» **TEKS YANG DITAMPILKAN**:
◇ ◇ ◇ ◇ ◇
KLIKSULSEL.COM, MAKASSAR - Eks Direktur PT Citra Lampia Mandiri (CLM), Helmut Hermawan ditangkap Polda Sulsel. Helmut di tangkap diduga membuat pelaporan palsu terkait Izin Usaha Pertambangan (IUP) PT. CLM.
Helmut saat itu sebagai Dirut CLM. Ia ditangkap diduga membuat laporan sesuai dengan laporan Rancangan Kerja dan Anggaran Biaya (RKAB) yang tidak ditentukan oleh pemerintah.
Peristiwa penangkapan Eks Direktur PT. CLM, mengacu kepada surat perintah penangkapan dengan nomor SP.Kap/08 /II/RES.5./2023/Ditreskrimsus.
Dari surat perintah penangkapan tersebut disebutkan bahwa Helmut ditangkap lantaran diduga menyalahgunakan jabatannya sebagai dirut PT Citra Lampia Mandiri, melakukan tindak pidana pemegang IUP yang dengan sengaja menyampaikan keterangan palsu.
“Tindak Pidana yang dengan sengaja menyampaikan keterangan palsu sebagaimana dimaksud dalam 159 Jo Pasal 11O atau Pasal 111 ayat (1) Undang-Undang No. 3 tahun 2020 tentang Perubahan atas Undang-Undang No. 4 tahun 2009 tentang Pertambangan Mineral dan Batu Bara dan/atau Pasal 263 ayat (1) KUHPidana yang dilakukan oleh Helmut Hermawan yang saat itu menjabat selaku dirut PT Citra Lampia Mandiri.
Menanggapi hal tersebut, WALHI Sulawesi Selatan meminta Kementerian ESDM Republik Indonesia menutup tambang nikel yang dilakukan oleh PT. CLM, dan kepada aparat kepolisian RI hingga KPK untuk mengusut korupsi sumber daya alam dan pengelolaan pertambangan nikel di Luwu Timur.
◇ ◇ ◇ ◇ ◇
» **BAGIAN DATA**:
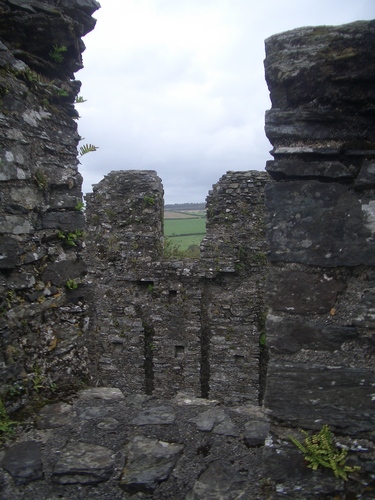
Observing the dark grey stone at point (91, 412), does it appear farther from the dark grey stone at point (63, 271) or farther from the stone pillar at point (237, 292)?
the stone pillar at point (237, 292)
◇ ◇ ◇ ◇ ◇
» **TUGAS YANG DIKERJAKAN**:
a. Berdasarkan berita penangkapan Helmut Hermawan, jelaskan dalam satu sampai tiga kalimat alasan Helmut Hermawan ditangkap.
b. Mohon lanjutkan berita penangkapan Helmut Hermawan mulai dari kalimat terakhirnya.
Data ini merupakan bahan tersendiri yang terpisah dari berita penangkapan Helmut Hermawan.

» **JAWABAN DI BAWAH**:
a. Helmut Hermawan ditangkap Polda Sulsel karena diduga membuat pelaporan palsu terkait Izin Usaha Pertambangan (IUP) PT Citra Lampia Mandiri. Menurut surat perintah penangkapan, ia diduga menyalahgunakan jabatannya sebagai dirut perusahaan itu dan, sebagai pemegang IUP, dengan sengaja menyampaikan keterangan palsu.

b.
“Kementerian ESDM RI harus segera menutup aktivitas tambang PT CLM yang telah terbukti melakukan tindak pidana pemegang Izin Usaha Pertambangan (IUP), kita juga mengharap kepolisian dan KPK mengusut jaringan korupsi sumber daya alam yang telah terjadi di Kabupaten Luwu TImur.” Ujar Rahmat, Kamis (2/2/23).
Rahmat Kepala Departemen Eksternal WALHI Sulsel, Menurutnya kasus ini berpotensi melibatkan banyak pihak selain Helmut Hermawan selaku eks-Direktur PT CLM. Rahmat menambahkan contoh kasus perizinan khususnya, terkait pengelolaan sumber daya alam (SDA) meski penting sebagai alat kontrol negara, namun hal ini sarat dengan penyelewengan (korupsi). Kasus-kasus seperti ini juga selalu melibatkan ‘orang besar’ dan pemilik modal.
Menurut Rahmat, PT. CLM sudah punya catatan buruk terkait eksploitasi nikel di Blok Pongkeru dan Lampia.
“Kami telah memantau PT CLM sejak akhir tahun 2020, kami mencatat telah banyak pelanggaran HAM dan kerusakan lingkungan hidup yang dilakukan secara berulang kali. Di antaranya pencemaran sungai dan pesisir-laut Malili.” sambungnya.
Rahmat menambahkan PT. CLM memiliki pengalaman buruk terkait pengelolaan limbah. Apalagi PT. CLM termasuk pemain baru di industri tambang, sebagai anak dari PT Asian Pasifik Mining Resource (APMR).
“Dalam catatan kami, secara serius pencemaran Sungai Malili ini sudah berkali-kali terjadi. Januari 2021 kami mendokumentasikan ada pencemaran berupa pencoklatan air Sungai Malili, kemudian di April 2021, Sungai Malili kembali terpapar lumpur tambang, yang menunjukkan buruknya sistem pengelolaan limbah perusahaan.” jelasnya.
PT. CLM, lanjutnya sudah lama tidak memiliki izin limbah B3 (limbah cair). PT CLM juga terindikasi menggunakan Izin Pinjam Pakai Kawasan Hutan (IPPKH) yang kadaluarsa, Rahmat menegaskan seharusnya aparat penegak hukum sudah mengambil langkah hukum sejak dulu terkait pelanggaran perizinan yang dilakukan PT. CLM.
Selain itu, perusahaan juga dituntut melakukan pemulihan lingkungan dan pengembalian kerugian yang dialami oleh masyarakat.
“Jadi sebenarnya perusahaan telah merampas banyak hal, bukan cuman aset kekayaan negara, perusahaan juga telah merampas hak masyarakat dengan adanya pencemaran sungai Malili dan perusakan hutan di blok Pongkeru-Lampia.” bebernya.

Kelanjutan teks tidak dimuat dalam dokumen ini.